_WRITTEN TASK_
Rewrite the rows from the line containing "What is the separation" through the end of the rows, changing "separation" to "distance" and leaving everything else as it is.

_DATASET CONTENT_
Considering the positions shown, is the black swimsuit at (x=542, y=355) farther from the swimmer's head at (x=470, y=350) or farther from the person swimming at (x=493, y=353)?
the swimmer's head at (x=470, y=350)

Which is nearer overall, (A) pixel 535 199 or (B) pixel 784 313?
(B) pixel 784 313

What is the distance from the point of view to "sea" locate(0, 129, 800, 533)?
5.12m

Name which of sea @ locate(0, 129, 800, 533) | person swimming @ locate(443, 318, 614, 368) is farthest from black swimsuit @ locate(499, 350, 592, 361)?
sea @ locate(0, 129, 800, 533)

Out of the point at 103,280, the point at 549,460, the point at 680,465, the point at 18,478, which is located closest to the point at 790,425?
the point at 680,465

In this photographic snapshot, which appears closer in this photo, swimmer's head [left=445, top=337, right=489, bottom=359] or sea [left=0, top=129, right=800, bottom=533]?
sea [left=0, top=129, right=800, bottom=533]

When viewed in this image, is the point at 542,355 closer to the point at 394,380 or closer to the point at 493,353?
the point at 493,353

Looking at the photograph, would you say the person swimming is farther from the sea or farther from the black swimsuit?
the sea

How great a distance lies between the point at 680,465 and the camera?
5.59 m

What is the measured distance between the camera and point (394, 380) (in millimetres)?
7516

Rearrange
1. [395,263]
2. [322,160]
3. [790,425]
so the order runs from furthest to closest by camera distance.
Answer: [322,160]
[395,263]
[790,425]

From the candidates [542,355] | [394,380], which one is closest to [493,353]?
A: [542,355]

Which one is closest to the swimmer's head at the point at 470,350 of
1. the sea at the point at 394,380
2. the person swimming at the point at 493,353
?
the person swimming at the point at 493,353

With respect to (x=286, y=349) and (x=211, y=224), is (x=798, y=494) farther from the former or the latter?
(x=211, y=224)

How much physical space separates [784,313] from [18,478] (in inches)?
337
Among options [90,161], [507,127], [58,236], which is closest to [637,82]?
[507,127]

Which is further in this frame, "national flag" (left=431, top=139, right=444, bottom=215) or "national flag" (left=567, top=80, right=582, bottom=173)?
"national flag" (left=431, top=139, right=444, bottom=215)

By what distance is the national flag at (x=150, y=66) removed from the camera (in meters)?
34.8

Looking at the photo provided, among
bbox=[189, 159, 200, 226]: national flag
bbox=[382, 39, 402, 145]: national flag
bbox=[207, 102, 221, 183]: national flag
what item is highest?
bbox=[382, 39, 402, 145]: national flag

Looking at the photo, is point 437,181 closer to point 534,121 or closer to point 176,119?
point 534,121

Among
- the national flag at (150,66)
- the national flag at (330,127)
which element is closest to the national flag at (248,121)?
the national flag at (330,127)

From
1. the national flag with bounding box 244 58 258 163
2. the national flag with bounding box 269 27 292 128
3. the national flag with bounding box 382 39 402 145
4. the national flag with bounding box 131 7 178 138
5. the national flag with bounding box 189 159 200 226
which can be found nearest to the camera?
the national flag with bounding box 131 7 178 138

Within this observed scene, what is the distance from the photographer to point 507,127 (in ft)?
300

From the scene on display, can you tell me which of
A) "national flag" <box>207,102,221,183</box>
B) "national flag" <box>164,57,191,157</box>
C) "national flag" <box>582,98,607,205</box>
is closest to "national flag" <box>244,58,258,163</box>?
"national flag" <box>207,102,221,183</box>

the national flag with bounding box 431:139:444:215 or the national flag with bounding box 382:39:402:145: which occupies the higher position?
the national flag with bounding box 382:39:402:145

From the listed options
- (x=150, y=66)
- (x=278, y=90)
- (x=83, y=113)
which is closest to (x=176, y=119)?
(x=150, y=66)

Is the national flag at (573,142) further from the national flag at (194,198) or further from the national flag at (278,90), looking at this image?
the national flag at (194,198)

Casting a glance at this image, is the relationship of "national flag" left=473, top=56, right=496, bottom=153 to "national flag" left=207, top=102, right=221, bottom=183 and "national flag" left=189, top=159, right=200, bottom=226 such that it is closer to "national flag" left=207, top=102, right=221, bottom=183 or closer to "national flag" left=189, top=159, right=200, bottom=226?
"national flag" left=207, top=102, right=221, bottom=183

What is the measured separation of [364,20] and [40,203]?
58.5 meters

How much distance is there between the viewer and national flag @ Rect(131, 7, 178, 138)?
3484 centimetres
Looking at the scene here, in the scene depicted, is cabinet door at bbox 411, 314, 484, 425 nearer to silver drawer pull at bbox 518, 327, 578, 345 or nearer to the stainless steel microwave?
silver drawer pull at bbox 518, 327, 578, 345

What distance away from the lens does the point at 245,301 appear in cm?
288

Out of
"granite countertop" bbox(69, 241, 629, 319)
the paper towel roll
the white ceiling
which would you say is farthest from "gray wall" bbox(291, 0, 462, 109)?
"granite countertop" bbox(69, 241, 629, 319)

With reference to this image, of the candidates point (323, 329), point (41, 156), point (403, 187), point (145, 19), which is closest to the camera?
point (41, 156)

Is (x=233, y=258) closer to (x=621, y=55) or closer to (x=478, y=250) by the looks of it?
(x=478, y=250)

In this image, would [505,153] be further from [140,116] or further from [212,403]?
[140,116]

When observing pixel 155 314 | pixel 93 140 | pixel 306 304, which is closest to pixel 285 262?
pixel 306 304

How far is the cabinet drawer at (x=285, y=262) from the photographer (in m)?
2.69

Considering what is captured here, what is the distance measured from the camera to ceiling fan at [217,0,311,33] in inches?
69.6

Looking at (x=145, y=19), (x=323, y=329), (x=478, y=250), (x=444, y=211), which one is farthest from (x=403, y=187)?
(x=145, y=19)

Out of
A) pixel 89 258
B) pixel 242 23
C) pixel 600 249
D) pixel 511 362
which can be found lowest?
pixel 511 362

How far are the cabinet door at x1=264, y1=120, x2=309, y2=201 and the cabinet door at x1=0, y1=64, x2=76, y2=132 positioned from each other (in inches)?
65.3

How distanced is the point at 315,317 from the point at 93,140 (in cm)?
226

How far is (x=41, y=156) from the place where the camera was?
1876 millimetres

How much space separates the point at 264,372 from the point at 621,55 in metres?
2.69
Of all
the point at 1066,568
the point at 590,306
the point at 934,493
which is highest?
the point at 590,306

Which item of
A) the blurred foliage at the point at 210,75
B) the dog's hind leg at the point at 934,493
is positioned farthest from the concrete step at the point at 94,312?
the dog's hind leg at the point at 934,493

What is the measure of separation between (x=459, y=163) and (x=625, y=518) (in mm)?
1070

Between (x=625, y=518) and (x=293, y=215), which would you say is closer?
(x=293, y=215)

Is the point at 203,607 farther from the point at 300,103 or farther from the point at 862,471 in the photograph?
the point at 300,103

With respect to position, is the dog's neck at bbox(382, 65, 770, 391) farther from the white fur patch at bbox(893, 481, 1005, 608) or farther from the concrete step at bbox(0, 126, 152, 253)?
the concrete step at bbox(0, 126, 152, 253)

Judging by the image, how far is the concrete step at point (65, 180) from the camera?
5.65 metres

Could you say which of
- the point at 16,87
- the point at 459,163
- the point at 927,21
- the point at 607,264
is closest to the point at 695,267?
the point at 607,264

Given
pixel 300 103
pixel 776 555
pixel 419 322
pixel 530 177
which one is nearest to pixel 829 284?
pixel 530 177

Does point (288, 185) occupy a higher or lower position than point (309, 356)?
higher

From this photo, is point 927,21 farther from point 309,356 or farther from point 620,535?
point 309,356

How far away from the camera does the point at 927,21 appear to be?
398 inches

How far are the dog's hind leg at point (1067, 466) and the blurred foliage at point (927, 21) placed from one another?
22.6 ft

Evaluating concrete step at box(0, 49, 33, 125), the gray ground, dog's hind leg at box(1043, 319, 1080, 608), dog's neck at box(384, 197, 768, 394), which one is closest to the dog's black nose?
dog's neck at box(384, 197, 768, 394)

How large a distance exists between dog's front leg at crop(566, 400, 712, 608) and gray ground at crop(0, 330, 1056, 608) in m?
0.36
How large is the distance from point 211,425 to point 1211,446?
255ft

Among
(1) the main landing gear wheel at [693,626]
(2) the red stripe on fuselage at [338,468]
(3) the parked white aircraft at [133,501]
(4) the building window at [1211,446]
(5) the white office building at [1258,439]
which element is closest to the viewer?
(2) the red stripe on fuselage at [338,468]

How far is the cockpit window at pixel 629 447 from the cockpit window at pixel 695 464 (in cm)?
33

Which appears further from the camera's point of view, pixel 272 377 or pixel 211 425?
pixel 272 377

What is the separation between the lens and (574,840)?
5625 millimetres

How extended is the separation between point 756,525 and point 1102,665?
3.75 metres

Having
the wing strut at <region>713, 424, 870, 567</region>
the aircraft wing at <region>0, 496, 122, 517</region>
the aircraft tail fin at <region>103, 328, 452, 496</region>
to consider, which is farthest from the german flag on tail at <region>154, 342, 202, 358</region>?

_EXERCISE ANSWER_
What is the distance between the lens and (574,840)?
5625 millimetres

How extended is the distance between point 756,525 and point 1102,665?
3.75 metres

Having
the wing strut at <region>713, 424, 870, 567</region>
the aircraft wing at <region>0, 496, 122, 517</region>
the aircraft tail fin at <region>103, 328, 452, 496</region>
to consider, which is farthest from the german flag on tail at <region>154, 342, 202, 358</region>?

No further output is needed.